Your goal -
Produce an exact copy of the lines from the line containing "How large is" through the last line of the entries below, and only those lines.
[BEGIN Material provided]
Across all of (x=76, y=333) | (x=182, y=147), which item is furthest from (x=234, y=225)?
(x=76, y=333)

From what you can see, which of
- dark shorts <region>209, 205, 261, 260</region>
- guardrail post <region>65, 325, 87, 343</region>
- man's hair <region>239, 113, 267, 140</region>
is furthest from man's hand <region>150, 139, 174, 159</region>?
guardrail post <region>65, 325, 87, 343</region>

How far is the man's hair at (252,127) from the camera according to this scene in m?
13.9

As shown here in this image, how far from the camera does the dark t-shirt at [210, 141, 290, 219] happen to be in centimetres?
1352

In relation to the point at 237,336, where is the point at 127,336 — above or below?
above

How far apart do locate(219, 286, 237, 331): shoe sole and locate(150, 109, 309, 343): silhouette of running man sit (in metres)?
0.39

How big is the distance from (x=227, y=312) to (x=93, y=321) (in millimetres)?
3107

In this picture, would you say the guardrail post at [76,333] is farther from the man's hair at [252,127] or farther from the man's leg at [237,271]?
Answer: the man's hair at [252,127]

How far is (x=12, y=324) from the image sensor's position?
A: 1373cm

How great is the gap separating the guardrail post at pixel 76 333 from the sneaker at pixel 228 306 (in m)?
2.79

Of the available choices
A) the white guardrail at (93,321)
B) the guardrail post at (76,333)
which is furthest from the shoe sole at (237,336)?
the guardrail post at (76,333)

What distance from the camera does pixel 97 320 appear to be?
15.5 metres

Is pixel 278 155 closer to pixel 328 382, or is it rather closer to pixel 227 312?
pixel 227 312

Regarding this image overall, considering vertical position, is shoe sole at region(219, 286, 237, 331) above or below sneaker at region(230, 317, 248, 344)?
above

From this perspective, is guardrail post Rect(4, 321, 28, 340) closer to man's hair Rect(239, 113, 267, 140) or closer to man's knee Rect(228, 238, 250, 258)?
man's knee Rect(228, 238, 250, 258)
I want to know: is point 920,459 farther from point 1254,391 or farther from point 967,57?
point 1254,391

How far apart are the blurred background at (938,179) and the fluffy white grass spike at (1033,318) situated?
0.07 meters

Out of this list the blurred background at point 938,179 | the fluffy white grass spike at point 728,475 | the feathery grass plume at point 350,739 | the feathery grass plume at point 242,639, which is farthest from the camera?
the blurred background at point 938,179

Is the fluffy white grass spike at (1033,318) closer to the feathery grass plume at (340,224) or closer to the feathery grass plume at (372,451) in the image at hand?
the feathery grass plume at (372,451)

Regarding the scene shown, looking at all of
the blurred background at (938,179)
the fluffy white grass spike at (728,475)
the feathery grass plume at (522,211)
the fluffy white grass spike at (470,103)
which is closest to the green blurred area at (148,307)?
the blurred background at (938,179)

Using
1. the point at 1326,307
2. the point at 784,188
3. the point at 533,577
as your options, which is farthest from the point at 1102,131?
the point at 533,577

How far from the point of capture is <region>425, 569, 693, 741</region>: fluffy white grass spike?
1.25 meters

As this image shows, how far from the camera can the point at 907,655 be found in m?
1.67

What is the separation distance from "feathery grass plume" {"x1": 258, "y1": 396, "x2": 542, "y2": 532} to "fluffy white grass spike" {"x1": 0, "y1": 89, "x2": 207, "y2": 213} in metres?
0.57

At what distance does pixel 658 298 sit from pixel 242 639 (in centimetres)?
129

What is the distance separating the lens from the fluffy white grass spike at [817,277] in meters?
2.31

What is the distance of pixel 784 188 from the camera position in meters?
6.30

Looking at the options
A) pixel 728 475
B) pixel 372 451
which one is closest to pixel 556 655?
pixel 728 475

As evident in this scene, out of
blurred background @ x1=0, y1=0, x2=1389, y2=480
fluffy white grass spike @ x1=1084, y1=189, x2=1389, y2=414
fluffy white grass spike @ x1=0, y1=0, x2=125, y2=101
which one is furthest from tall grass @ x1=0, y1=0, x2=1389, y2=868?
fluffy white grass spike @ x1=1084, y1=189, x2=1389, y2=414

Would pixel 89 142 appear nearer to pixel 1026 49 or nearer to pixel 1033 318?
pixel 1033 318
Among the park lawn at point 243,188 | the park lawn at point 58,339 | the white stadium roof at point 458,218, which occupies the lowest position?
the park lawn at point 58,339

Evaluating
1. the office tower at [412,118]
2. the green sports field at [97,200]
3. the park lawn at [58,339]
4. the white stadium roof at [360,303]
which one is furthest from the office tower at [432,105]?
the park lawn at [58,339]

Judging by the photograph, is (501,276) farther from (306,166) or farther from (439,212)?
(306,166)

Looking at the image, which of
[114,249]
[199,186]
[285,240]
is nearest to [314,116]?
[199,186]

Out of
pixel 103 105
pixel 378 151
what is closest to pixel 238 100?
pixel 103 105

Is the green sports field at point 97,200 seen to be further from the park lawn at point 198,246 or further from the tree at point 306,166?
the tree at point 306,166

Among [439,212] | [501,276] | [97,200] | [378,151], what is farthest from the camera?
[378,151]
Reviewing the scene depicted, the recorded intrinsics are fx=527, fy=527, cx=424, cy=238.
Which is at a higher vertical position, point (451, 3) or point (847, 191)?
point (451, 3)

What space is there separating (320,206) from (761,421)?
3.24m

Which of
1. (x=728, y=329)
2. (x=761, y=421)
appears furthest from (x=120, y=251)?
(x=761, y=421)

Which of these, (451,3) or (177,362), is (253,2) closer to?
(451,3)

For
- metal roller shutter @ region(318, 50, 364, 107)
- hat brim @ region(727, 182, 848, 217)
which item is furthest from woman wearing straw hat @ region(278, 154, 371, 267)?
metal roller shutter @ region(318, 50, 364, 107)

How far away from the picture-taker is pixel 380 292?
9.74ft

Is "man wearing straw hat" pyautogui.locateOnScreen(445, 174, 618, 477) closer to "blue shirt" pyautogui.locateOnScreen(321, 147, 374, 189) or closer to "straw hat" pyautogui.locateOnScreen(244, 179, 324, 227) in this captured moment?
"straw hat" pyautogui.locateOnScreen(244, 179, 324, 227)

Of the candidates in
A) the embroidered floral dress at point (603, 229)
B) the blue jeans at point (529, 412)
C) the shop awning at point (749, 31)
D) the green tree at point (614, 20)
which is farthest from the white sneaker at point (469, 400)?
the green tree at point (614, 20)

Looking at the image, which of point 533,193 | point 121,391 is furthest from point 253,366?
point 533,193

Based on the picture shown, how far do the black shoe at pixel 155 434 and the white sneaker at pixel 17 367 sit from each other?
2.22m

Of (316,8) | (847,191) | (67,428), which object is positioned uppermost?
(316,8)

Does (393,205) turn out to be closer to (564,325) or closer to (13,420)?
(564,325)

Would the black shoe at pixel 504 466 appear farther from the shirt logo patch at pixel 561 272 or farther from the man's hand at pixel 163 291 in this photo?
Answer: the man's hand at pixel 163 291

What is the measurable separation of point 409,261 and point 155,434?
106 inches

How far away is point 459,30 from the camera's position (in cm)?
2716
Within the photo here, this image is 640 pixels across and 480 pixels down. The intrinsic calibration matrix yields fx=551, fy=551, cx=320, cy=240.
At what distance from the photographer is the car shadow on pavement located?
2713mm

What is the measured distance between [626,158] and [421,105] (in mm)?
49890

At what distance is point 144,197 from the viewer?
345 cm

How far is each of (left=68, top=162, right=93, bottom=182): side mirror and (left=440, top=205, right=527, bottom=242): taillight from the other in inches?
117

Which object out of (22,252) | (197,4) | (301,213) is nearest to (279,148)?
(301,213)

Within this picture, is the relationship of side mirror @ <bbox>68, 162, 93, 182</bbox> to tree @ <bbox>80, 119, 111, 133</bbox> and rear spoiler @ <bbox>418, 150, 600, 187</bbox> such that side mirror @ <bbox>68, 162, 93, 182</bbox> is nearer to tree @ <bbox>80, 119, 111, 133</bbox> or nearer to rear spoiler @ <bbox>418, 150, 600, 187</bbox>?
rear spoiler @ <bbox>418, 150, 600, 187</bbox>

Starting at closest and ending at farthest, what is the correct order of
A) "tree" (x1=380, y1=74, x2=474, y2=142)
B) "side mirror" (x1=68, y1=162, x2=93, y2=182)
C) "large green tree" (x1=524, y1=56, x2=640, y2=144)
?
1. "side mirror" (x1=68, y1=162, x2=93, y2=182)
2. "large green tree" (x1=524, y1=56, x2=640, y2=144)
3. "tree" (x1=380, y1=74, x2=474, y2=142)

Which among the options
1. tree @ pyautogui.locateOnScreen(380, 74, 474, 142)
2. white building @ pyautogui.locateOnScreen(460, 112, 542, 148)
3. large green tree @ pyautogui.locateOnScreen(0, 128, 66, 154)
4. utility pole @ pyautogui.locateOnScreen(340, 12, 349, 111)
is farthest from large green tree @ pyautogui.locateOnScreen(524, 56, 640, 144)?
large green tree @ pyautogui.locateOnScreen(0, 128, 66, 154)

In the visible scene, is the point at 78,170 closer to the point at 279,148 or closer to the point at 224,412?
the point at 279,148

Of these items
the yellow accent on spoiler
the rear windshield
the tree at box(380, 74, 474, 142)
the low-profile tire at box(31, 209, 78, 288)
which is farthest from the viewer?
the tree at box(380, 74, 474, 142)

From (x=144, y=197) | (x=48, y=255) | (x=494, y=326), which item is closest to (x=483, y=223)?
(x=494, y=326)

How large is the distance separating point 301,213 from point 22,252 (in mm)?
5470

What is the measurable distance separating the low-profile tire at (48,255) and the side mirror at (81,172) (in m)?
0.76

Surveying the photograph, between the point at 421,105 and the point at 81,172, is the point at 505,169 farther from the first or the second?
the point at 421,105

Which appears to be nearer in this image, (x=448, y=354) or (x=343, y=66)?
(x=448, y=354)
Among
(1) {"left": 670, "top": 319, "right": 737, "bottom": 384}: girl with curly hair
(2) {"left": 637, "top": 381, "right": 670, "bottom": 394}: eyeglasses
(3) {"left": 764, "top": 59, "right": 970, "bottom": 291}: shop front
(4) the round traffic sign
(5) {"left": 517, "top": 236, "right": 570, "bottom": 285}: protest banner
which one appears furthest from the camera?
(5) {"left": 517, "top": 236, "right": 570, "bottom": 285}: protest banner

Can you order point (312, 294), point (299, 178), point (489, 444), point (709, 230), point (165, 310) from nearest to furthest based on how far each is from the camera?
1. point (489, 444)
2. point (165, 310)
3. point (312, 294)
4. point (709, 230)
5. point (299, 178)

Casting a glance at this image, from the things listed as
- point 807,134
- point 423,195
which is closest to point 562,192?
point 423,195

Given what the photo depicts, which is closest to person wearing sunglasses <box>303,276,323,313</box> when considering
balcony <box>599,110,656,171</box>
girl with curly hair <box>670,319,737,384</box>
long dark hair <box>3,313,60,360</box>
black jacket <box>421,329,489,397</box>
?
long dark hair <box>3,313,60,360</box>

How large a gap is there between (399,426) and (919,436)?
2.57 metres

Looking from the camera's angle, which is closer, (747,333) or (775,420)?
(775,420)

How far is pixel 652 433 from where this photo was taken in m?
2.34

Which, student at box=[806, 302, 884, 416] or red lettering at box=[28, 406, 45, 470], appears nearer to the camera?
[END Material provided]
Task answer -
How large is the distance separating point 301,213 from point 22,252 (in mm)?
5470

What is the measurable distance separating the low-profile tire at (48,255) and the side mirror at (81,172) (in m)?
0.76

Surveying the photograph, between the point at 421,105 and the point at 81,172, is the point at 505,169 farther from the first or the second?
the point at 421,105

Which appears to be nearer in this image, (x=448, y=354) or (x=343, y=66)?
(x=448, y=354)
Among
(1) {"left": 670, "top": 319, "right": 737, "bottom": 384}: girl with curly hair
(2) {"left": 637, "top": 381, "right": 670, "bottom": 394}: eyeglasses
(3) {"left": 764, "top": 59, "right": 970, "bottom": 291}: shop front
(4) the round traffic sign
(5) {"left": 517, "top": 236, "right": 570, "bottom": 285}: protest banner
which one appears furthest from the camera?
(5) {"left": 517, "top": 236, "right": 570, "bottom": 285}: protest banner

Can you order point (312, 294), point (299, 178), point (489, 444), point (709, 230), point (165, 310) from nearest to furthest based on how far each is from the camera?
1. point (489, 444)
2. point (165, 310)
3. point (312, 294)
4. point (709, 230)
5. point (299, 178)

Casting a glance at this image, from the things listed as
- point 807,134
- point 423,195
which is closest to point 562,192?
point 423,195

Given what the photo depicts, which is closest to person wearing sunglasses <box>303,276,323,313</box> when considering
balcony <box>599,110,656,171</box>
girl with curly hair <box>670,319,737,384</box>
long dark hair <box>3,313,60,360</box>
black jacket <box>421,329,489,397</box>
?
long dark hair <box>3,313,60,360</box>

How large a gap is there between (399,426) and (919,436)?
2.57 metres

Looking from the camera's angle, which is closer, (747,333) or (775,420)?
(775,420)

How far is pixel 652 433 from where this photo was taken in m?
2.34

Which, student at box=[806, 302, 884, 416] or red lettering at box=[28, 406, 45, 470], appears nearer to the camera?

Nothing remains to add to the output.